Colloque, 12 décembre 2015

Le réalisme grotesque et le monde à l’envers dans «Baise-moi» de Virginie Despentes

Véronique Cnockaert
couverture
Repenser le réalisme. IIe Symposium international de sociocritique, événement organisé par Jean-François Chassay, Elaine Després, Djemaa Maazouzi, Olivier Parenteau, Geneviève Sicotte et Bernabé Wesley

Assise en tailleur face à l’écran, Nadine appuie sur «Avance rapide» pour passer le générique. C’est un vieux modèle de magnétoscope, sans télécommande.

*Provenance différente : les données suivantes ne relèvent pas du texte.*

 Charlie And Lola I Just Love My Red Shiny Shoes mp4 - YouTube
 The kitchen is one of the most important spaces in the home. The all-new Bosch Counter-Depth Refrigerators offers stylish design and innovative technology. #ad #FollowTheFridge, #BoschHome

À l’écran, une grosse blonde est ligotée à une roue, tête en bas. Gros plan sur son visage congestionné, elle transpire abondamment sous le fond de teint. Un mec à lunettes la branle énergiquement avec le manche de son martinet. Il la traite de grosse chienne lubrique, elle glousse. Une voix off de femme rugit: ‘Et maintenant, salope, pisse tout ce que tu sais’. L’urine sort en un joyeux feu d’artifice. La voix off permet à l’homme d’en profiter, il se précipite sur le jet avec avidité. Il jette quelques coups d’œil éperdus à la caméra, se délecte de pisse et s’exhibe avec entrain.

Scène suivante, la même fille se tient à quatre pattes et écarte soigneusement les deux globes blancs de son gros cul. Un type semblable au premier la bourre en silence. La blonde a des minauderies de jeune première. Elle se lèche les lèvres avec gourmandise, fronce le nez et halète gentiment.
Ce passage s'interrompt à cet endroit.